Le Président de la Commission Electorale Indépendante (CEI), M. Youssouf Bakayoko a reçu en audience mercredi 24 mars 2010 à 16 h 30 mn, au siège de l’Institution sis aux II Plateaux, M. N’Gouan Patrick, Président de la Convention de la Société Civile, accompagné pour la circonstance de ses plus proches collaborateurs.
Dans sa déclaration à la presse, M. N’Gouan Patrick a situé le cadre de sa visite : « Nous sommes venus pour présenter nos félicitations à la nouvelle Direction de la Commission Electorale Indépendante parce qu’elle a été choisie dans des conditions un peu polémiques et comme elle a fait l’objet d’un consensus, nous sommes donc venus lui exprimer nos félicitations et nos souhaits de plein succès à la tâche difficile qu’elle doit conduire.

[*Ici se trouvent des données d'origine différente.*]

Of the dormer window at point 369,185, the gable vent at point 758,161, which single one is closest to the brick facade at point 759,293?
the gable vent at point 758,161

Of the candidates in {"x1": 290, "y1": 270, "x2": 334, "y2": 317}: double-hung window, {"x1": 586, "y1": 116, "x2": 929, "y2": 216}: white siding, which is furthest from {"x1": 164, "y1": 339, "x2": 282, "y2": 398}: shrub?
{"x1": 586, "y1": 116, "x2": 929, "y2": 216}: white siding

Ensuite, nous avons relevé les acquis réalisés par la CEI depuis sa création jusqu’aujourd’hui, les succès qu’ils ont réalisés dans des conditions difficiles.

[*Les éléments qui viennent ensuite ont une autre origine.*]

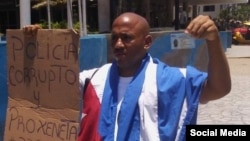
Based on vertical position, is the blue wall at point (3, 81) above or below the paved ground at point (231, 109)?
above

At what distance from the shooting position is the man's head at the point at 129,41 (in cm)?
232

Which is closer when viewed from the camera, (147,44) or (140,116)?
(140,116)

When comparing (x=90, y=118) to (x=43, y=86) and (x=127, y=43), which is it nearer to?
(x=127, y=43)

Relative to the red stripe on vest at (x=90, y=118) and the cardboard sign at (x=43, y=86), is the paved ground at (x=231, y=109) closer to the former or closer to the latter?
the cardboard sign at (x=43, y=86)

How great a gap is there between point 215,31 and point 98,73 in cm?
63

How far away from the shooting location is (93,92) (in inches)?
92.1

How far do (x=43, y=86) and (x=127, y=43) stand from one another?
2.22ft

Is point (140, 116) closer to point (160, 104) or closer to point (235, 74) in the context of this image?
point (160, 104)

Mais, nous n’avons pas manqué de noter que, à côté de ces succès, de ces réalisations, il y a quelques insuffisances dues à une insuffisance d’indépendance de la CEI, une insuffisance de l’impartialité de la CEI, une insuffisance de transparence dans le fonctionnement de la CEI et une insuffisance de professionnalisme.
Par rapport à tout cela, nous avons fait un ensemble de recommandations qui sont soumises à leur appréciation et nous avons surtout dit que nous souhaitons qu’il y ait des rencontres régulières pour faire le point avec la Commission Electorale Indépendante pour, ensemble corriger un peu les quelques faiblesses qui pourraient intervenir dans le processus électoral ».
La Convention et le nouveau Responsable de la CEI ont-ils parlé de la date des élections ? A cette question, le Président de la Convention de la Société Civile répond : « Non, nous n’avons pas parlé de date, mais nous avons tout simplement demandé à la nouvelle Direction de la CEI de nous communiquer dans les meilleurs délais, un calendrier des opérations restantes, mais un calendrier motivé. Nous préférons un calendrier plus scientifique que politique.
Nous avons souhaité que la nouvelle CEI fasse preuve de plus d’expertise que de considérations politiques ».
Parlant du problème du désarmement avant les élections, M. N’Gouan Patrick s’est voulu dans ses propos on ne peut plus catégorique : « Nous n’avons pas parlé de cela avec eux. La CEI a pris connaissance des documents que nous lui avons transmis. Elle va les analyser et nous allons nous rencontrer à nouveau pour en discuter de manière encore plus approfondie. Comme ce contact que nous venons d’avoir est le premier, nous ne sommes pas entrés dans les détails, mais nous avons arrêté un certain nombre de principes :
Pour le Président de la Convention de la Société Civile, la question des élections avant ou après le désarmement ne doit être traitée que par la CEI, « parce que la CEI a la charge de l’organisation administrative, technique et juridique des élections. Tout l’aspect militaire ne relève pas de la CEI, mais relève d’autres compétences impliquées dans l’organisation directe des élections. « Nous sommes observateurs, mais nous sommes quand même objectifs. On ne peut pas imputer à la CEI le contexte et tous les paramètres. Je parle de la CEI, mais je parle également du centre de commandement intégré, je parle des Forces Impartiales, l’ONUCI et autres.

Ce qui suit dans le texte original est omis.